Bovendien klotst het geld bij deze bedrijven tegen de plinten, dat is voor de doorgaans armlastige wetenschapper woest aantrekkelijk. Financiële samenwerking tussen wetenschap en bedrijfsleven wordt ook sterk aangemoedigd, met het topsectorenbeleid van de overheid. Vooral in de chemische hoek zijn de banden met fossiele bedrijven sterk.
Gevaarlijk en onverantwoord
Hoewel het geld en de expertise van fossiele bedrijven lonken, heeft samenwerking een keerzijde. Het staat vast dat fossiele brandstoffen de belangrijkste oorzaak zijn van de klimaatcrisis. Klimaatwetenschappers schreven het vorige maand nog maar eens op. Het zijn de broeikasgassen die als afvalproduct vrijkomen bij verbranding van olie, kolen en gas waardoor de wereld nu gevaarlijk en onverantwoord snel opwarmt. Toch is dat niet wat we de fossiele bedrijven kunnen aanrekenen. Wereldleiders sturen al decennia aan op ongebreidelde economische groei zonder oog voor de planeet. Fossiele bedrijven hebben niets anders gedaan dan leveren wat de wereld vroeg.

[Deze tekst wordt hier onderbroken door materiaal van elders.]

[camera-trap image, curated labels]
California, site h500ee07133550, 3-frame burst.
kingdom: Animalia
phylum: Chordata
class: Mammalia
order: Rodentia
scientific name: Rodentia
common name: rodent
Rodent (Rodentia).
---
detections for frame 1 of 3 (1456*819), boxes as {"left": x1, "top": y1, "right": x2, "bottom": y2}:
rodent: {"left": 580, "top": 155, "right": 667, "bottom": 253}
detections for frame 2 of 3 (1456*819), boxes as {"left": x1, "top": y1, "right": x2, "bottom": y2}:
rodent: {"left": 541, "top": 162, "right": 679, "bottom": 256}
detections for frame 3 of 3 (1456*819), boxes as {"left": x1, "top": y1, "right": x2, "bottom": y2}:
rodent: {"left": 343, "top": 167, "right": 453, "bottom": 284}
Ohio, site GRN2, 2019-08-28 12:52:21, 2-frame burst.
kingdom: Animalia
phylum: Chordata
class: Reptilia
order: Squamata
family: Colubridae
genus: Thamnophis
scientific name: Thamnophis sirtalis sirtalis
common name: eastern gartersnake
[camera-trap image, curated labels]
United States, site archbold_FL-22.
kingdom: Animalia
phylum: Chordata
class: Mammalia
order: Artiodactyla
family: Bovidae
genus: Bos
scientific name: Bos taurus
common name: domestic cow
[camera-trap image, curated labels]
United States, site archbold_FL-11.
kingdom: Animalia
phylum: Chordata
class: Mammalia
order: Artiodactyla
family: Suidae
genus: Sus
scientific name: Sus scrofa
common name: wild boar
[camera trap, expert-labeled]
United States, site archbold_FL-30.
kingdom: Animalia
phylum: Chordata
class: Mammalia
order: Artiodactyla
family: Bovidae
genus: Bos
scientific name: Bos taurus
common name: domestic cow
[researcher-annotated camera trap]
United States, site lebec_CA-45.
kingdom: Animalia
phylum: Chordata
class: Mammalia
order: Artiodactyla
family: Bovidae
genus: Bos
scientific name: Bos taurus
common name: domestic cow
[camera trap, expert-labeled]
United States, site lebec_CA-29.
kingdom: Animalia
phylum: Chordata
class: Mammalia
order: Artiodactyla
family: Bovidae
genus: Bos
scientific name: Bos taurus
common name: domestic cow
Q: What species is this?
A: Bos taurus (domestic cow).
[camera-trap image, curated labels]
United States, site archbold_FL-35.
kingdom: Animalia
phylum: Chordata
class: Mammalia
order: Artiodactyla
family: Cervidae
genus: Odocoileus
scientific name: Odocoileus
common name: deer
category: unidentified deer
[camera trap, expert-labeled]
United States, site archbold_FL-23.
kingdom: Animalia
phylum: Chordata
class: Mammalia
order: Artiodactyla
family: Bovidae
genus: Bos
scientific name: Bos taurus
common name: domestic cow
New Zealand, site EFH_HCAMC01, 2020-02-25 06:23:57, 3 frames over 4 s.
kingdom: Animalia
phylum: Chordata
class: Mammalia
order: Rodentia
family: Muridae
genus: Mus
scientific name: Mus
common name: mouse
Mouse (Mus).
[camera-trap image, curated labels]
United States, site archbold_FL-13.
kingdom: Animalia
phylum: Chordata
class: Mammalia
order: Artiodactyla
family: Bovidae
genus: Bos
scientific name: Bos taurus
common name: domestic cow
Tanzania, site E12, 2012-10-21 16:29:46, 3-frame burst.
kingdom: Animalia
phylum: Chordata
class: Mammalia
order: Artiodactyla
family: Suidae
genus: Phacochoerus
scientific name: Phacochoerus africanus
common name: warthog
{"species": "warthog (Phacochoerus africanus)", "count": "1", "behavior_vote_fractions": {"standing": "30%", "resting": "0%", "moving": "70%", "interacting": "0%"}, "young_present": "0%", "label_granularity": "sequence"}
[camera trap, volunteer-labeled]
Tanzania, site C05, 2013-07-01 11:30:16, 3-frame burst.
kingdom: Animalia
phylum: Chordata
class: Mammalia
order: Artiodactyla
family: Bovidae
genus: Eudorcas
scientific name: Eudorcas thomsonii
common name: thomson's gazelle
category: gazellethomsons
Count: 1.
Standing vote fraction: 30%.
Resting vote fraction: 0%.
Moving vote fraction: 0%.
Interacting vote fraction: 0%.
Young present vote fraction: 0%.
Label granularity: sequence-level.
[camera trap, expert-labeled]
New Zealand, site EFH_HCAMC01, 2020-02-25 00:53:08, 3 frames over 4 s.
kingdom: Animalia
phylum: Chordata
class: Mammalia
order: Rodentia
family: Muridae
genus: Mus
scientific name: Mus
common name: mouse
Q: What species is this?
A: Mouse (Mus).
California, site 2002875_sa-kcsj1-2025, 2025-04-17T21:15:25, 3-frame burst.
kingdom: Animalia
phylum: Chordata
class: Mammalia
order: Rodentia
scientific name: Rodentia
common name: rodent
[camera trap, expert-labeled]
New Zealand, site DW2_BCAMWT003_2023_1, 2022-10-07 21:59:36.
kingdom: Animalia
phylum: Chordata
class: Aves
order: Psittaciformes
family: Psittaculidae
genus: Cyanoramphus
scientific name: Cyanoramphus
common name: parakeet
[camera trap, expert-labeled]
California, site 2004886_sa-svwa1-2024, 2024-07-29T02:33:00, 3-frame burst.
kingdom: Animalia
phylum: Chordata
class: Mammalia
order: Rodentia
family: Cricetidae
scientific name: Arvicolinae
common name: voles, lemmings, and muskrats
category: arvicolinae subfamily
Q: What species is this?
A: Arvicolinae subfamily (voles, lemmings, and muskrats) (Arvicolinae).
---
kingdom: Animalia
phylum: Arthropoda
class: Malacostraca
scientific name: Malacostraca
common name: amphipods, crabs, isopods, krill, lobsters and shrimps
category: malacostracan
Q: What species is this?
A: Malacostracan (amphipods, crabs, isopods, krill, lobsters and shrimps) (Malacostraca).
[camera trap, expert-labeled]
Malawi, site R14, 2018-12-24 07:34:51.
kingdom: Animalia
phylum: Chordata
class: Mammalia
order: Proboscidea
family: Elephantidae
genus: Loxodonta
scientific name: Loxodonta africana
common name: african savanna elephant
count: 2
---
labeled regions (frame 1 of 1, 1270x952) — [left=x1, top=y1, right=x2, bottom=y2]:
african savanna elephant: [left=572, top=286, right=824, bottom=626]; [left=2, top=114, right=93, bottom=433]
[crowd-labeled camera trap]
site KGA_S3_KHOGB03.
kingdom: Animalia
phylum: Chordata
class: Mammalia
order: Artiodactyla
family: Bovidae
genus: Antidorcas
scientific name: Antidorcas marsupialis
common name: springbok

Waar het fout is gegaan bij de fossiele bedrijven is dat ze ruim veertig jaar geleden zelf inzagen dat hun producten de aarde in groot gevaar brachten en niets met die kennis hebben gedaan. Sterker nog, door twijfel te zaaien en nep-experts in te zetten, tactieken geleend uit de tabaksindustrie, hebben fossiele bedrijven grootschalig desinformatie verspreid om hun winsten veilig te stellen. Deze klimaatontkenning leeft tot op de dag van vandaag voort, tot in de Tweede Kamer aan toe. Ondertussen wordt de wetenschap in groot diskrediet gebracht. Blijvende toenadering van universiteiten tot fossiele bedrijven heeft dan ook iets masochistisch.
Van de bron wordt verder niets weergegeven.